But the outright support for Palestine is just one of many visible differences that set this part of Malaysia, always more conservative and Islamic, apart from the bright lights of international-minded KL.  Massive mosques dominate townscapes, their presence both physically felt in their sheer size, visible banners promoting Islam as the "only true religion," and emotionally felt with loud calls of prayers and steady stream of traffic in and out of their front gates.  Whereas commerce and diversity became the mainstays of everyday life in KL, in the East Coast, religion is clinging on, creating a unique culture and socio-political environment.

And lastly (most importantly, in some way), English is no longer widespread.  Anglophone KL gives way to towns where locals do not speak a single word of English.  Jawi (Arabic script of Malay language) replaces English on street and shop signs, complemented (and perhaps, promoted) by looming presence of office buildings of the many Islamic NGOs and political parties headquartered in the area.  Thanks to the lack of basic English conversational skills, the author managed to even get off at the wrong bus stop on the way back to KL, something he previously thought impossible given English's primacy in this country.

Interestingly enough, just as the author was being mesmerized by the other cultural extreme of Malaysia, a latest round of political demonstrations in Hong Kong was pitting protesters against a police force forcefully removing them from the city's main squares.  As if a deja vu from the Taiwanese protests from few months back, the government seemed not at all be on the same page as angry students and general populace.  But the difference is that, this time around, the opposing sides in the ring are rulers in Beijing and the people in Hong Kong...politically from one country, as much as many people will say otherwise.

That very fact draws parallels to what is happening in this conservative pocket of Islamic Malaysia.  Different language, political beliefs, and religion, under the auspices of different historical belongings and administrative jurisdiction, gave way to straight-up confrontations demanding political independence.  This prospect facing Hong Kong today can be easily replicated across the world, even in places where the usual stories of ethnic tensions supposedly do not exist.  Indeed, just around the neighborhood, Aceh's often militant battle for self-governance from Indonesia should hit pretty close to home for the East Coast Malays.

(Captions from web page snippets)
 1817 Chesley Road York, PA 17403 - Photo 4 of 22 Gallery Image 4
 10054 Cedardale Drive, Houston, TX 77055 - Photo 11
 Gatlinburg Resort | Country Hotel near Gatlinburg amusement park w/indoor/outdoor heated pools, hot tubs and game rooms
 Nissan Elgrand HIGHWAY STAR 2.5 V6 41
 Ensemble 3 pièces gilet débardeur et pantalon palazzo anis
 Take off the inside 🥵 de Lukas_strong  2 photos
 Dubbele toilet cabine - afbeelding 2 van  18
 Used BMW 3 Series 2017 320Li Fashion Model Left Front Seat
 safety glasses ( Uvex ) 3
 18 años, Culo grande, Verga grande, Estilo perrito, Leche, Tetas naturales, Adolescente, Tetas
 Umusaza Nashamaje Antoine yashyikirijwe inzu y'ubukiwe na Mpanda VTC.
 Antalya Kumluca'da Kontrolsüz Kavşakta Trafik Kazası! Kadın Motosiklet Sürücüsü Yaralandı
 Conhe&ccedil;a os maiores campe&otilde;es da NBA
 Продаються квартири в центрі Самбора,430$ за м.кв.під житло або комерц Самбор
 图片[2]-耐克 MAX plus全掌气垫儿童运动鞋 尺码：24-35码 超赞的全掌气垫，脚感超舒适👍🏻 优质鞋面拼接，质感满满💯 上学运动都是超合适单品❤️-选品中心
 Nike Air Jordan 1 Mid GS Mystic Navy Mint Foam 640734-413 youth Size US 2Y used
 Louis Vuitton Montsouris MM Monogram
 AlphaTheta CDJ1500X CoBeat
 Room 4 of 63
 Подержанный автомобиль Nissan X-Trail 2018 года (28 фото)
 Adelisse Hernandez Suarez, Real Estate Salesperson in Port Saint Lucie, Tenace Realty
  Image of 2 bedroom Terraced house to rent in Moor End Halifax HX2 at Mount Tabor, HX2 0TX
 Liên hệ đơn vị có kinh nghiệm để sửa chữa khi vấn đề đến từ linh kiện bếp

→ TASK INSTRUCTIONS
1. In the passage on Malaysia's East Coast, what replaces English on street and shop signs?
2. Resume the passage on Malaysia's East Coast, picking up after its final sentence.

→ RESPONSE LIST
1. Jawi, the Arabic script of the Malay language.

2.
To such direct confrontation of the violent kind, the central government really only has two realistic choices.  The first, as done in Indonesia for both Aceh and later, East Timor, is devolution of power.  heads of state can cross fingers that giving up some powers can satisfy the "rebels" and prevent them from seeking more power and, ultimately, complete break from the center.  Or, in complete absence of such faith, as is the case in Beijing, the state swiftly move into suppression, putting a lid on the flames of revolt but makes no real effort to seek out the fuel that initiated the flames in the first place.  Neither is ideal for the ruler at the center.

If anything, the fact the confrontation has happened demonstrate that the central government has already failed in reconciling the essence of "two worlds in one country."  For that, proper kudos should be given to Malaysia.  By leaving the periphery alone with channels for open expression of different ideologies and execution of those ideologies at regional levels, KL is actually successfully demonstrating the lack of need for greater autonomy in the East Coast.  It can be speculated that Malaysia's longtime experience with keeping all three races content with parallel institutions are also working wonders on Malays of different creeds.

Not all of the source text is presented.